ROMA - In questi giorni si è parlato troppo di “degrado” accostandolo, in modo più o meno aperto, alla presenza dei profughi approdati sulle nostre coste, in fuga da guerre e condizioni di vita impossibili in alcuni Paesi mediorientali e africani. Si tratta di parole gravi, alimentate dalla scarsa conoscenza della realtà, e a volte pronunciate da chi, per dovere istituzionale o politico, dovrebbe invece preoccuparsi di gestire l’accoglienza in modo sostenibile.
L’Europa, a partire dai Paesi più grandi e autorevoli, sta rivelando miopia e disumanità di fronte a presenze gestibili con meno paura, maggiore attenzione e più umanità. L’opinione pubblica italiana appare disorientata di fronte a chi grida, ingiustamente, all’invasione e ai Comuni che chiudono le porte mentre Roma è alle prese con Mafia Capitale che si serve dei poveri invece di servirli.
Occorre arrestare una pericolosa deriva nei rapporti sociali: i più deboli devono essere difesi e non strumentalizzati.

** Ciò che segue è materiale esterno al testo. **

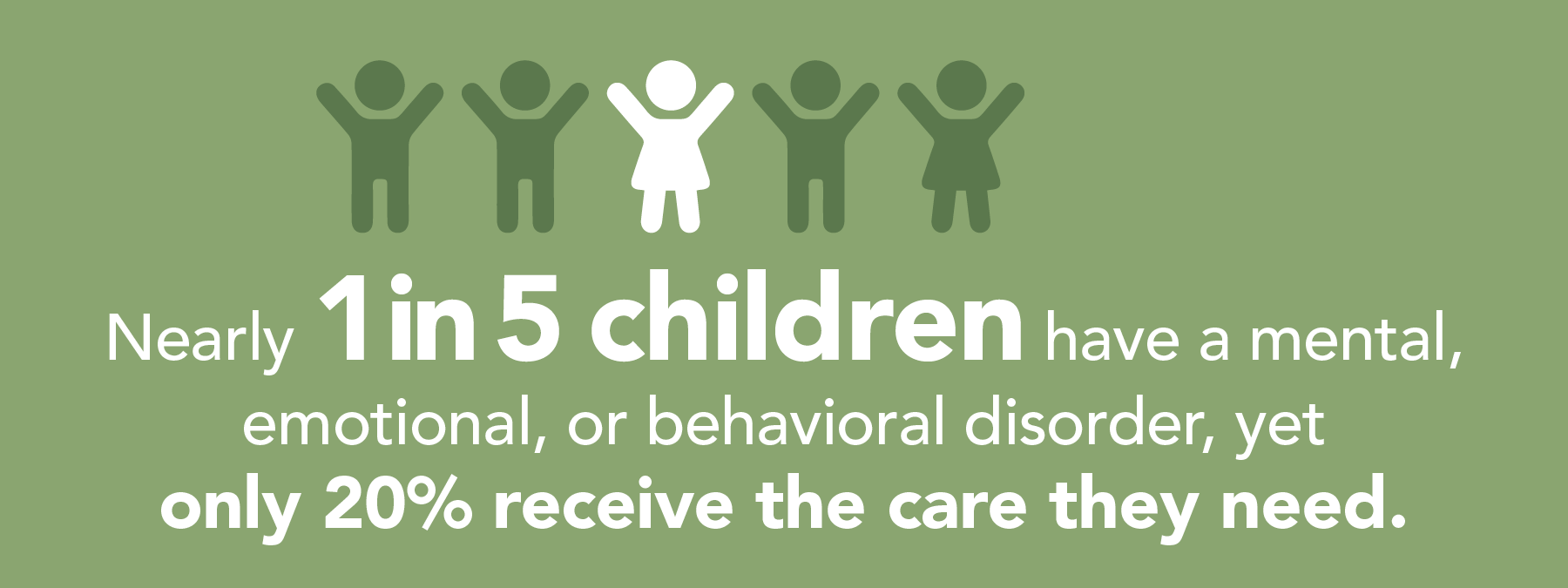 Nearly 1 in 5 children have a mental, emotional, or behavioral disorder, yet only 20% receive the care they need.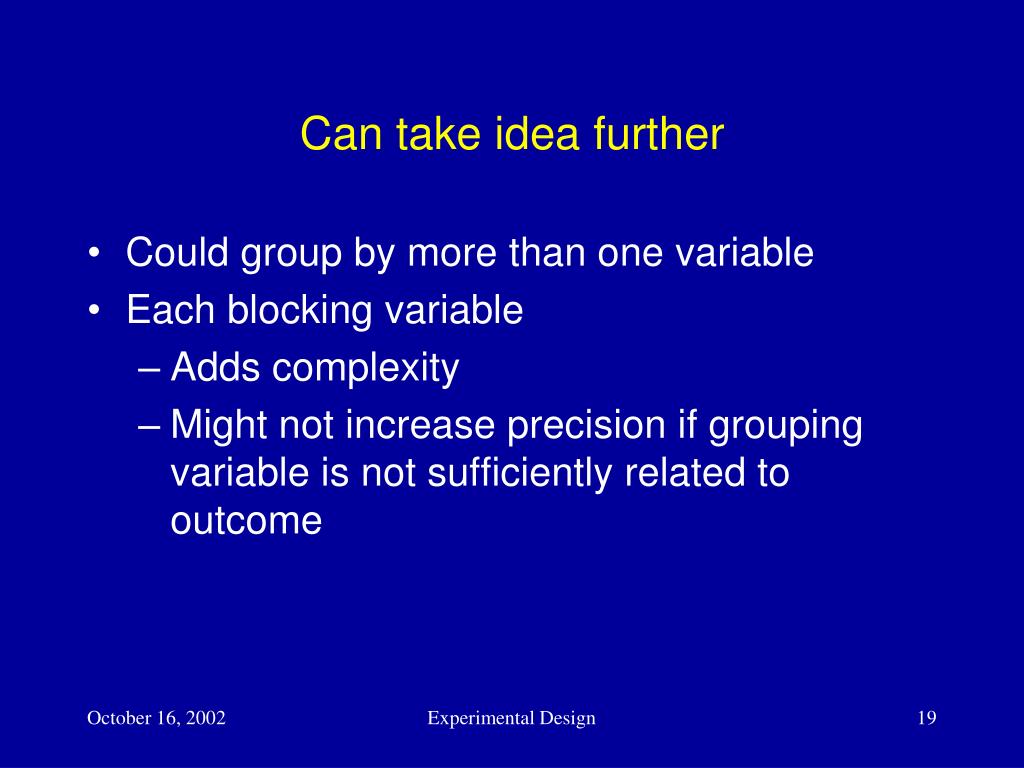 Can take idea further

• Could group by more than one variable
• Each blocking variable
– Adds complexity
– Might not increase precision if grouping variable is not sufficiently related to outcome

October 16, 2002
Experimental Design
19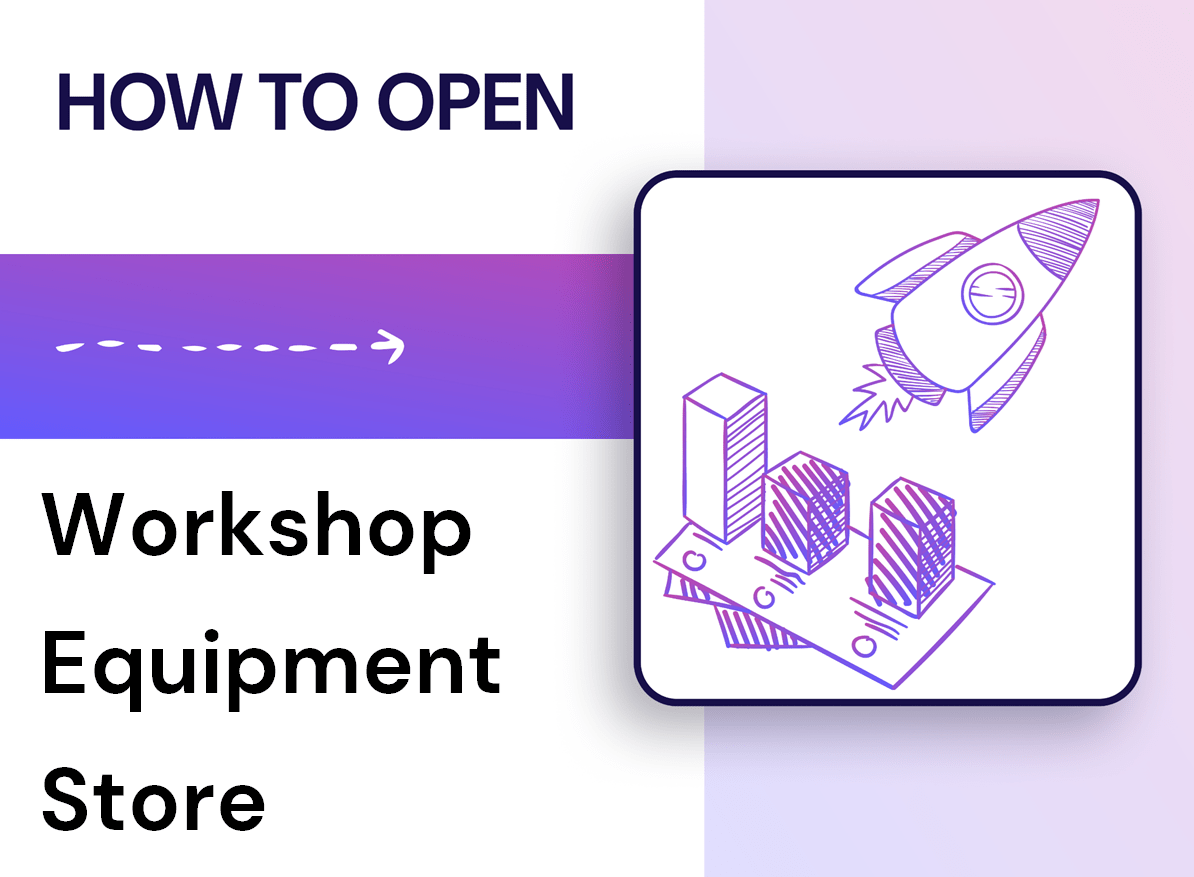 HOW TO OPEN

Workshop Equipment Store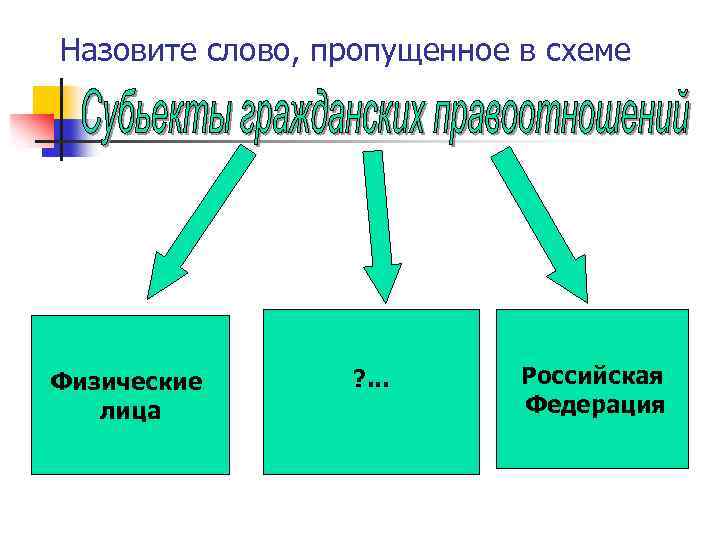 Назовите слово, пропущенное в схеме

Субьекты гражданских правоотношений

Физические лица

?...

Российская Федерация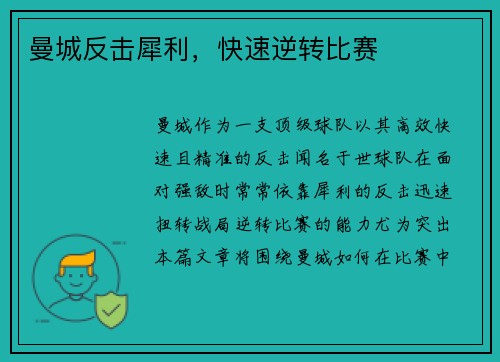 曼城反击犀利，快速逆转比赛

曼城作为一支顶级球队以其高效快速且精准的反击闻名于世球队在面对强敌时常常依靠犀利的反击迅速扭转战局逆转比赛的能力尤为突出本篇文章将围绕曼城如何在比赛中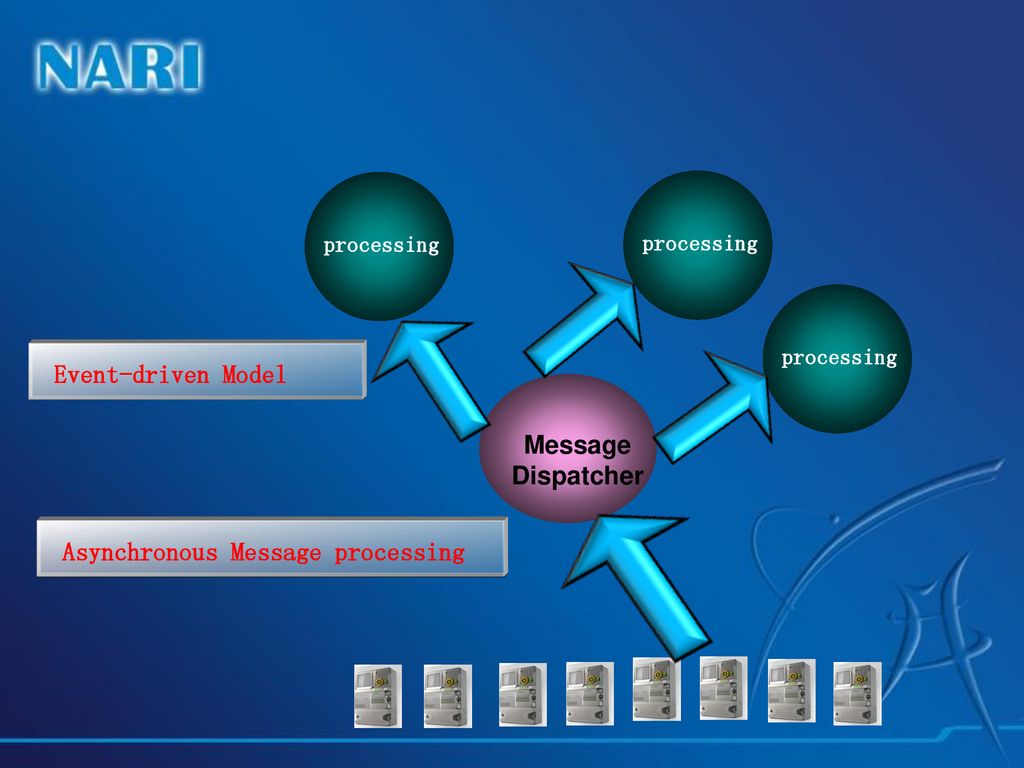 NARI

processing

processing

processing

Event-driven Model

Message Dispatcher

Asynchronous Message processing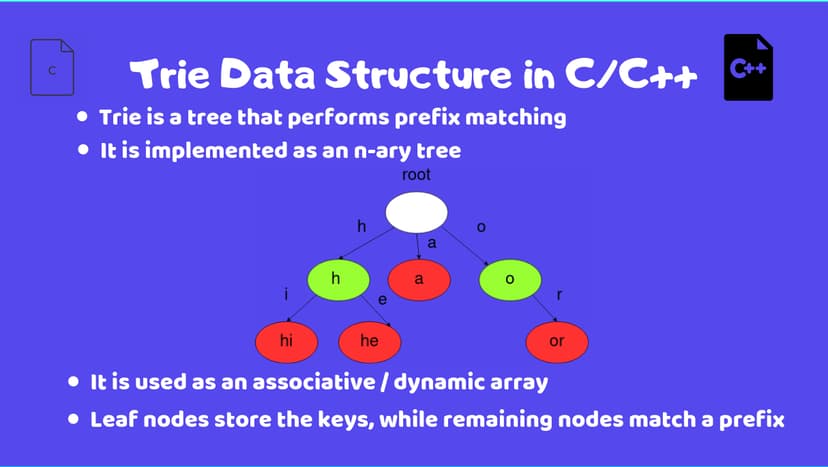 C

Trie Data Structure in C/C++

C++

• Trie is a tree that performs prefix matching
• It is implemented as an n-ary tree

root
h
a
o
h
a
o
i
e
r
hi
he
or

• It is used as an associative / dynamic array
• Leaf nodes store the keys, while remaining nodes match a prefix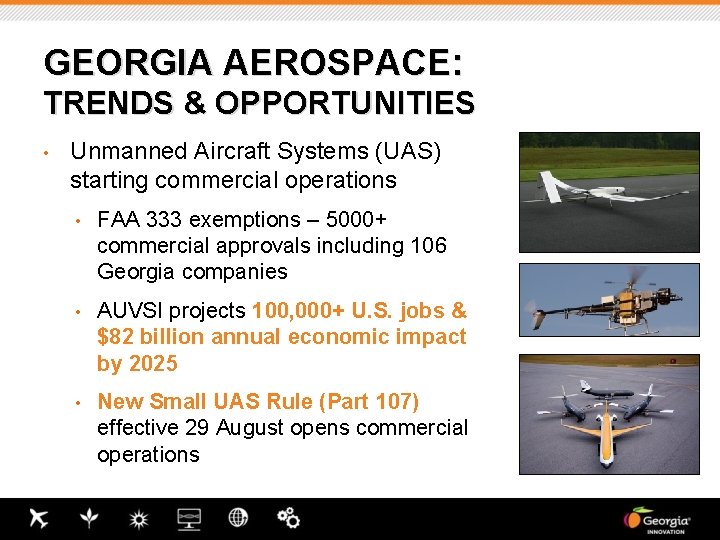 GEORGIA AEROSPACE:
TRENDS & OPPORTUNITIES

• Unmanned Aircraft Systems (UAS) starting commercial operations

• FAA 333 exemptions – 5000+ commercial approvals including 106 Georgia companies

• AUVSI projects 100,000+ U.S. jobs & $82 billion annual economic impact by 2025

• New Small UAS Rule (Part 107) effective 29 August opens commercial operations

Georgia
INNOVATION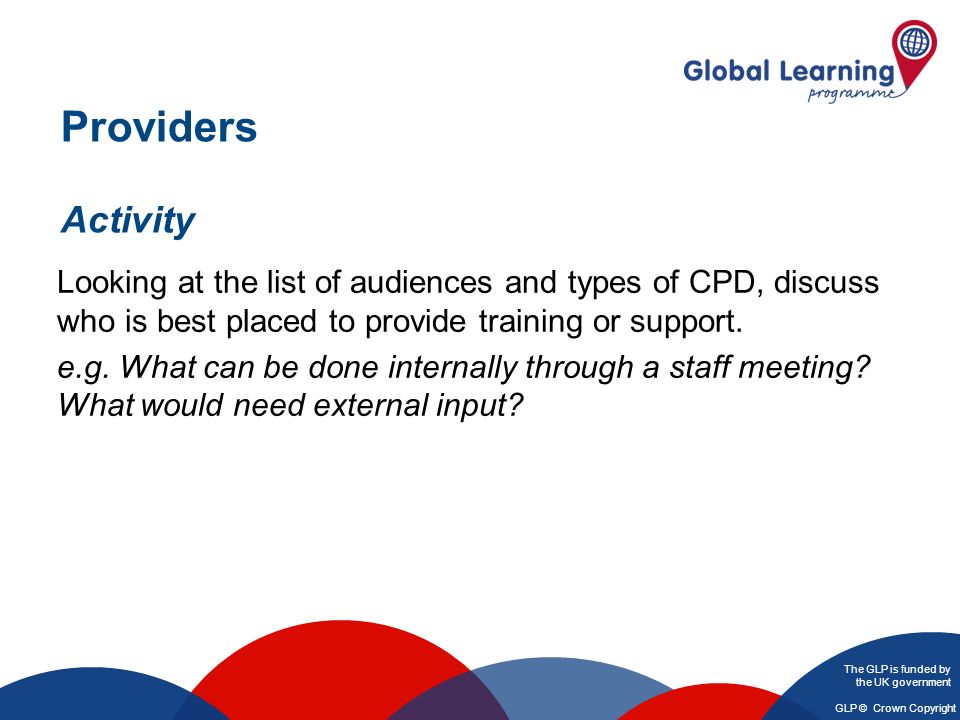 Global Learning
programme

Providers

Activity

Looking at the list of audiences and types of CPD, discuss who is best placed to provide training or support.

e.g. What can be done internally through a staff meeting? What would need external input?

The GLP is funded by the UK government

GLP © Crown Copyright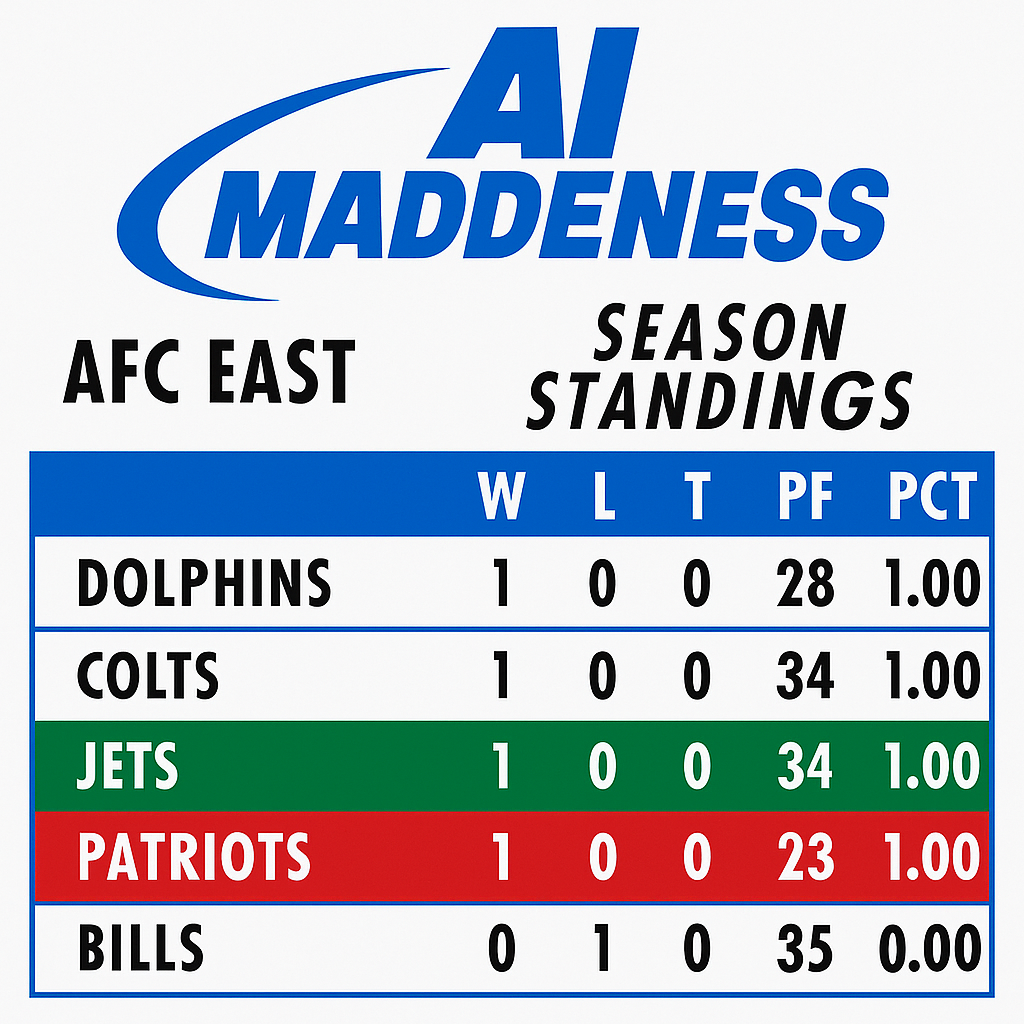 AI MADDENESS

AFC EAST

SEASON STANDINGS

| | W | L | T | PF | PCT |
|---|---|---|---|---|---|
| DOLPHINS | 1 | 0 | 0 | 28 | 1.00 |
| COLTS | 1 | 0 | 0 | 34 | 1.00 |
| JETS | 1 | 0 | 0 | 34 | 1.00 |
| PATRIOTS | 1 | 0 | 0 | 23 | 1.00 |
| BILLS | 0 | 1 | 0 | 35 | 0.00 |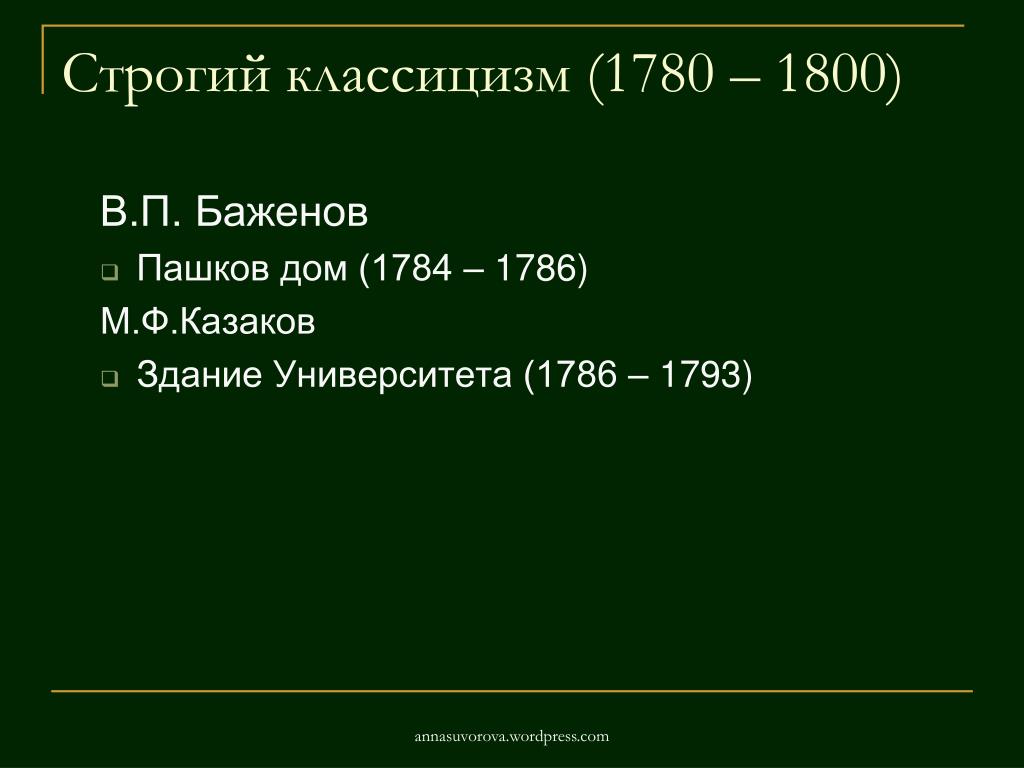 Строгий классицизм (1780 – 1800)

В.П. Баженов

Пашков дом (1784 – 1786)

М.Ф.Казаков

Здание Университета (1786 – 1793)

annasuvorova.wordpress.com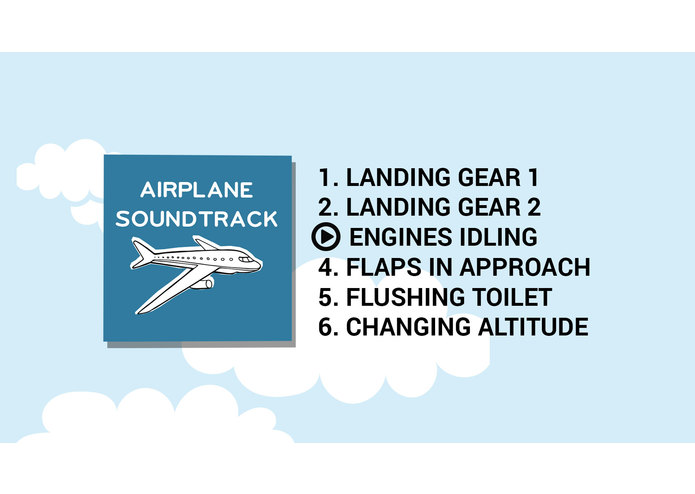 AIRPLANE SOUNDTRACK

1. LANDING GEAR 1
2. LANDING GEAR 2
ENGINES IDLING
4. FLAPS IN APPROACH
5. FLUSHING TOILET
6. CHANGING ALTITUDE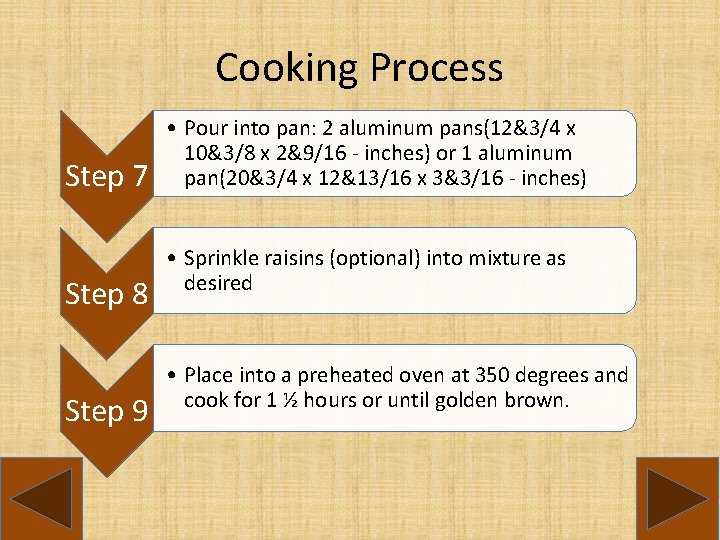 Cooking Process

Step 7

• Pour into pan: 2 aluminum pans(12&3/4 x 10&3/8 x 2&9/16 - inches) or 1 aluminum pan(20&3/4 x 12&13/16 x 3&3/16 - inches)

Step 8

• Sprinkle raisins (optional) into mixture as desired

Step 9

• Place into a preheated oven at 350 degrees and cook for 1 ½ hours or until golden brown.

E’ necessario dare voce non solo a chi reagisce con il rifiuto, ma ai tanti italiani che in queste ore, con grande generosità, stanno offrendo il loro tempo e la loro solidarietà a chi arriva dal Sud del mondo.
Per questo ci uniamo a Papa Francesco, che invita oggi a “chiedere perdono” per chi chiude le porte ai profughi e chiama la comunità internazionale ad intervenire “per prevenire le cause delle migrazioni forzate”.
La Comunità di Sant’Egidio renderà pubbliche le sue proposte domani, alle 17.30, presso la Basilica di Santa Maria in Trastevere dove, poco dopo, si svolgerà - insieme a tutte le associazioni che accolgono i profughi e al cardinale Antonio Maria Vegliò - la preghiera “Morire di speranza”, in memoria di tutti gli scomparsi in mare degli ultimi anni, alla vigilia della Giornata mondiale del rifugiato. Perché chi fugge dalla guerra e dalla fame non sia più condannato a rischiare nuovamente la sua vita.